Духовенство и народ от неожиданности оторопели и растерялись, глядя на могучую фигуру патриарха, явившегося внезапно среди них, а Никон подозвал митрополита Иону и дал ему благословение, остальные священники и диаконы подошли уже сами, думая, что все это совершается с согласия царя. За духовенством стал подходить народ и принимать благословение архипастыря; наконец Никон приказал Ионе идти к царю и доложить ему о прибытии патриарха. Алексей Михайлович был у заутрени в своей домовой церкви и, выслушав доклад смущенного митрополита, немедленно послал звать иерархов и бояр. Самовольный приезд Никона вызвал в его памяти образ непреклонного и энергичного патриарха, начавшего с ним борьбу из-за первенства в государстве, и понятно, как охотно слушал он горячие речи собравшихся к нему на совещание; все называли поступок Никона преступлением, опасаясь в душе, что царь опять выдаст их головою ненавистному чернецу из мужиков. Зюзина не было среди бояр; сидя дома, он ожидал развязки смелой козни, устроенной им в надежде на кроткий нрав царя и на пробуждение в царском сердце прежнего расположения к Никону. Совещание продолжалось недолго, и князь Одоевский, князь Долгорукий, крутицкий митрополит Павел (заступивший место Питирима), Стрешнев и Иванов отправились в собор.

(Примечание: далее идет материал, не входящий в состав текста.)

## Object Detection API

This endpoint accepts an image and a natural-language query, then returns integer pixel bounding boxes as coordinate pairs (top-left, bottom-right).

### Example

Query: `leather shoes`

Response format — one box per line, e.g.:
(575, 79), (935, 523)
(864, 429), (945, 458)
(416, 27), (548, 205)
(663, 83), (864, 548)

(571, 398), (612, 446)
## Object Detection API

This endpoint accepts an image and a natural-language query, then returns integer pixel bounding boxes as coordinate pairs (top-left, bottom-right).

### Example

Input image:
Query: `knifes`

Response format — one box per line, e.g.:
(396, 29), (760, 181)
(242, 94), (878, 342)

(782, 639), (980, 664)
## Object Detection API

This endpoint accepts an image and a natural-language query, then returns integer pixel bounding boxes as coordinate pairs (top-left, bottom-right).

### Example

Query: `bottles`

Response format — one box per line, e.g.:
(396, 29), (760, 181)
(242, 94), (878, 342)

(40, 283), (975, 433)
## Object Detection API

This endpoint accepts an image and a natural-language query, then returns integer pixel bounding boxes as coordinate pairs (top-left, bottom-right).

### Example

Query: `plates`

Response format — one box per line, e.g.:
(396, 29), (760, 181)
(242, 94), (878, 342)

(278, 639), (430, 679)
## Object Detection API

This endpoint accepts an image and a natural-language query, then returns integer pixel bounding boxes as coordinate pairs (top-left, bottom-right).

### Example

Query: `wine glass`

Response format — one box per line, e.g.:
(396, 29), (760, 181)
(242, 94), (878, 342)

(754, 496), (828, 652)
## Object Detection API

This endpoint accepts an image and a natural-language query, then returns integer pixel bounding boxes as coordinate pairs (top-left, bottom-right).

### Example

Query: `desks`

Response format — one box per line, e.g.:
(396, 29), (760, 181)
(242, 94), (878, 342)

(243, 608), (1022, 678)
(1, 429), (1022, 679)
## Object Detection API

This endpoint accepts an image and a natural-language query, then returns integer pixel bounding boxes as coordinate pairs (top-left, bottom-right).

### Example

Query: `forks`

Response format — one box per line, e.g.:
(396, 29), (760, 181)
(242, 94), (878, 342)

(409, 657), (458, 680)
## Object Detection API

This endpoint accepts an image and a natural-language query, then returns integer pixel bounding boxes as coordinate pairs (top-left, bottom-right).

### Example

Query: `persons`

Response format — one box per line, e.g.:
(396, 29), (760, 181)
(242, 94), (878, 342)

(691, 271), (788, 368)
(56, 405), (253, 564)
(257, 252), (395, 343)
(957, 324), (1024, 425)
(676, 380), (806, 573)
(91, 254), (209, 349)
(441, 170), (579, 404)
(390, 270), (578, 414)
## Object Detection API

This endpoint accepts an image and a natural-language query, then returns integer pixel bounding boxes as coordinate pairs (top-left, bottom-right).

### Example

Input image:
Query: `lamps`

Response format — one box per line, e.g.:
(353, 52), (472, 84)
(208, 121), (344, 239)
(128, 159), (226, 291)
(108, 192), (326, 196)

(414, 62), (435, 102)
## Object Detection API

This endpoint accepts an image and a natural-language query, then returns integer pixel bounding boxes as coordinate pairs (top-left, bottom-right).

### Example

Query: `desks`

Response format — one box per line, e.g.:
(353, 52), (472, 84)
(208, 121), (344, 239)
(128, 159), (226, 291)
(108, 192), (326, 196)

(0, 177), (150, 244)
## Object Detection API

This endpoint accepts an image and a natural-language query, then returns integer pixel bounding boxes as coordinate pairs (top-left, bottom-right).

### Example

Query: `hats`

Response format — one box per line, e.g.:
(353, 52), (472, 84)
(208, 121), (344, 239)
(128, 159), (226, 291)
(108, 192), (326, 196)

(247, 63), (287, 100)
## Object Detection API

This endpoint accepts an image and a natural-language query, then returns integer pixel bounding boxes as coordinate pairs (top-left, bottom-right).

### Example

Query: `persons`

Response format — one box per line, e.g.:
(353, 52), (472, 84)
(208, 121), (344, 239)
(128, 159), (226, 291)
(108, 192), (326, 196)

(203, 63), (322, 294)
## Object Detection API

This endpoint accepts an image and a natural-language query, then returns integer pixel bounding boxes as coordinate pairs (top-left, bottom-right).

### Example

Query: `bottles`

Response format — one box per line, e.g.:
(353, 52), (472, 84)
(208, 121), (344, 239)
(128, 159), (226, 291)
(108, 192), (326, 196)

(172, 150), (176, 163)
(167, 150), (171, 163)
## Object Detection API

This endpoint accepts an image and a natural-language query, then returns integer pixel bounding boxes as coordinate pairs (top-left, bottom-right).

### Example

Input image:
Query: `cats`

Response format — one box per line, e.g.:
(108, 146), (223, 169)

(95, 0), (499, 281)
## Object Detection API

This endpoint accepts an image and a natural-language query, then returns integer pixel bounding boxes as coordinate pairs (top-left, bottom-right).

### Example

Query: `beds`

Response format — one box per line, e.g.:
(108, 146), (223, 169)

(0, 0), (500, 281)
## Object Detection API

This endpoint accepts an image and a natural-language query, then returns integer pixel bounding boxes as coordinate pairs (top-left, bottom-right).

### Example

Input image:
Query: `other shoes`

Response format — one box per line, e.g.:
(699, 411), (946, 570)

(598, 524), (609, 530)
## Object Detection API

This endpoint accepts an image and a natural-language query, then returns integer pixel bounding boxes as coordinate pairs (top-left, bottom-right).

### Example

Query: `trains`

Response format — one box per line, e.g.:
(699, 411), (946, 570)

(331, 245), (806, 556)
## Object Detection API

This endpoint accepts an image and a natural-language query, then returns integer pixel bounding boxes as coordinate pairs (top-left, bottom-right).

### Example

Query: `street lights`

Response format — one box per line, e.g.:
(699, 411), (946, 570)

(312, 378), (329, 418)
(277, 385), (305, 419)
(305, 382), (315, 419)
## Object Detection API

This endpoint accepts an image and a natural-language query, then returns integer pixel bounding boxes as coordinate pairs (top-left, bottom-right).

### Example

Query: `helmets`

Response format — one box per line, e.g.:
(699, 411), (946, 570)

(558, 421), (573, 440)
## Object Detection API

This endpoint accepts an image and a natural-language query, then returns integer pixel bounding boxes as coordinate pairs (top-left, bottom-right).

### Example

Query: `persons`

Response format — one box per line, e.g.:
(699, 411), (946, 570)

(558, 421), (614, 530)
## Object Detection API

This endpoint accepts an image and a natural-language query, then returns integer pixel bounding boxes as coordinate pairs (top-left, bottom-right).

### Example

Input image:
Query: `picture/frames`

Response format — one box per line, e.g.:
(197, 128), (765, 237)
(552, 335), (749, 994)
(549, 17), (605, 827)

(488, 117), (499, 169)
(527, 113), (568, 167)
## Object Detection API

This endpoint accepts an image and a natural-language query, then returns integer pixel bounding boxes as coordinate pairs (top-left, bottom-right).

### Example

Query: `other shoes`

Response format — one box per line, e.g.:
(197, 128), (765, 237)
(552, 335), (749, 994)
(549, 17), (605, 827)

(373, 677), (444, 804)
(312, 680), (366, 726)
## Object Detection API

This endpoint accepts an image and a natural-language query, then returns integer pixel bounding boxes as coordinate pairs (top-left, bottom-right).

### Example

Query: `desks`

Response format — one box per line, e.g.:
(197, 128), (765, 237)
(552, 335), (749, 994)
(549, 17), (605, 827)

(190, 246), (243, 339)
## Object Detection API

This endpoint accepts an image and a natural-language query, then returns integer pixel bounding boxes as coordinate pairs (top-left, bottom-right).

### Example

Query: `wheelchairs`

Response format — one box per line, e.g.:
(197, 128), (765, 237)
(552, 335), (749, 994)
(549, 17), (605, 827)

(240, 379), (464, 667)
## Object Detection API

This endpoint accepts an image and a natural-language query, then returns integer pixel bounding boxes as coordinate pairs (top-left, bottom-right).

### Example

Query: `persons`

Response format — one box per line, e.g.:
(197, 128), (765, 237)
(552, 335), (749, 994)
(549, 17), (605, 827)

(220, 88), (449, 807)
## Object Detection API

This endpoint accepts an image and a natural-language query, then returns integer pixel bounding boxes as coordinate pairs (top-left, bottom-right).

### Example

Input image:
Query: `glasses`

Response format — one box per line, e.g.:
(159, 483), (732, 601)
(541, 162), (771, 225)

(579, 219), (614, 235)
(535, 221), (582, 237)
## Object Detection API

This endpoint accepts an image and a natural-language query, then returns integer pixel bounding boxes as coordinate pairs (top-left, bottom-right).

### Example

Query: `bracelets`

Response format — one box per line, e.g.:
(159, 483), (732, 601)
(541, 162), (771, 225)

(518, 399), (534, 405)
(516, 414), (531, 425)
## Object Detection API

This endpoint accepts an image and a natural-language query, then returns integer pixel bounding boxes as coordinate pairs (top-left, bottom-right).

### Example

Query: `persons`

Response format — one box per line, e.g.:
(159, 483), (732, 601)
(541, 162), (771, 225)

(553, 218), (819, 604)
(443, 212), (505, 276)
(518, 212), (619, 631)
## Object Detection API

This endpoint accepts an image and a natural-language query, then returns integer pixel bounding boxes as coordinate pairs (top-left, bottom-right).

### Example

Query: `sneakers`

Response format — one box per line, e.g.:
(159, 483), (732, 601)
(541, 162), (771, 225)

– Ты самовольно покинул престол патриарший, – заговорил князь Никита Иванович, – и обещался вперед не быть патриархом; уже об этом написано ко вселенским патриархам. Зачем же ты опять приехал в Москву и вошел в соборную церковь без воли Государя, без совета освященного собора? Ступай в свой монастырь.

– Я сошел с патриаршества никем не гонимый, – отвечал Никон, – и пришел никем не званный, чтобы Государь кровь утолил и мир учинил. Я от суда вселенских патриархов не бегаю. Сюда пришел я по явлению, – и патриарх передал Одоевскому заранее приготовленное письмо Алексею Михайловичу.

Посланные вернулись во дворец с письмом, в котором было описано сновидение, и Лигаридес первый громогласно восстал против смысла и содержания прочитанного: “Ангел сатаны преобразился в святого ангела! – закричал он. – Пусть скорее удалится этот лжевидец, чтобы не произошло смуты в народе или даже кровопролития!” Доверяя красноречивому Лигаридесу, царь послал его с двумя епископами прогнать Никона, но без насилия. Духовные лица торжественно вошли в Успенский собор.

– Уезжай из соборной церкви туда, откуда приехал! – заявил категорично Лигаридес.

На этот раз энергия покинула Никона. Он понял, что его подвели, обманули и одурачили. Покорно склонив седую голову, старик приложился к образам и вышел из собора без возражений, опираясь на посох митрополита Петра; стрельцы окружили уже его сани и проводили его до Нового Иерусалима. Вслед за Никоном послали нарочного требовать захваченный посох. Опозоренный и убитый нравственно, он уже не упрямился, безоговорочно отослал с Воскресенским архимандритом из села Чернева посох и письмо, по которому он решился ехать в Москву. Тогда боярин Зюзин был арестован, подвергнут допросу и пытке, и его стали судить; он указал на Ордын-Нащокина и Матвеева, но те оба удачно отперлись и были оставлены в покое. Давно негодовавшие на Зюзина бояре приговорили его к смертной казни, но царь смягчил приговор, и простодушного хитреца сослали на жительство в Казань. Досталось и митрополиту Ионе за то, что принял благословение от Никона, его отрешили от должности блюстителя патриаршего престола, назначив на его место Павла Крутицкого.

im

Скит патриарха Никона в Воскресенском (Ново-Иерусалимском) монастыре близ Москвы. С гравюры XIX в.